We’re also starting to develop a new play by me in collaboration with our highest-profile venue partners yet, and, having achieved our first five-year plan, we’re establishing the parameters of a second one. One day we want Up in Arms to have something to say to someone every night of the year, to always have a show open; that would be our dream. So we’re working out how we achieve that and it’s a massive challenge but hugely invigorating.

Having said all that, my next play actually looks set to be with someone else! This spring I made a play for Salisbury Playhouse, Every You Every Me, and it was a wonderful experience. Now I’m writing something else for Gareth Machin, the artistic director there, which I hope he’ll want to do.

“There are two ways of using theatre to be socially valuable. One is to tour and spread a message as widely as you can. The other is to root yourself deep into a particular community”

In future, I hope to be able to work with lots of different creative people I admire, but Up In Arms is my home and my favourite artists and the reason I make work, so I’ve been very gentle about expanding beyond that environment. I wanted to start that process by writing for Salisbury because it’s my home, my theatre, and because it serves the community I’d most love to speak to.

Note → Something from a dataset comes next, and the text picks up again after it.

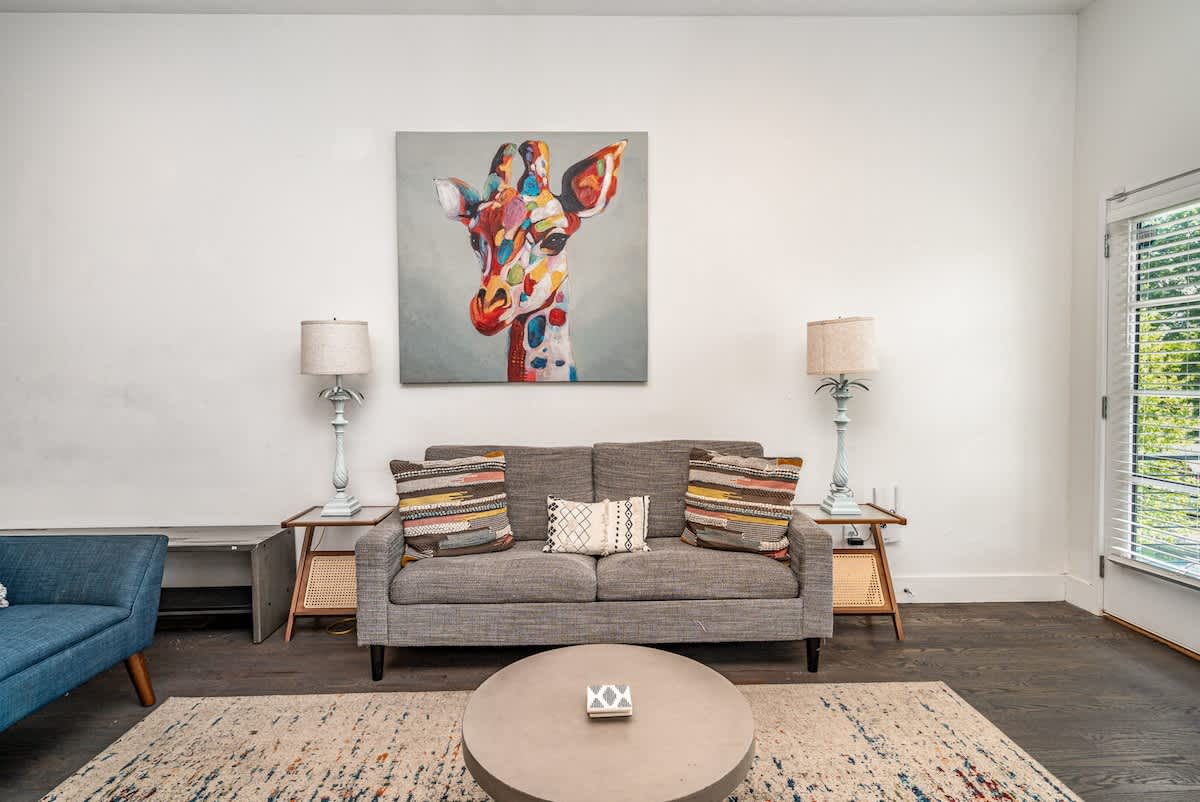 Open Living Area featuring cozy furnishings and a Smart TV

There are two ways of using theatre to be socially valuable, I think. One is to tour, and spread a message as widely as you can, and connect the whole country through showing them the same show. The other is to root yourself deep into a particular community, and seek to become both a focus for and an expression of a specific place and set of people. Doing that at Salisbury Playhouse has always been a dream for me, and I hope in due course, once I’ve proved what I’m capable of with Up in Arms and when the job comes up, of becoming that theatre’s artistic director, and committing myself to delighting and provoking that community. For now, though, singing for them feels like an amazing thing to do, so I’m hoping Gareth will go for the play I’ve written.


 

Eventide runs at London’s Arcola Theatre until 17 October, and then tours to Theatre Royal Bury St Edmunds (22-24 October), Oxford’s The North Wall (28-31 October), Salisbury Playhouse (3-7 November) and Bristol Tobacco Factory (10-14 November).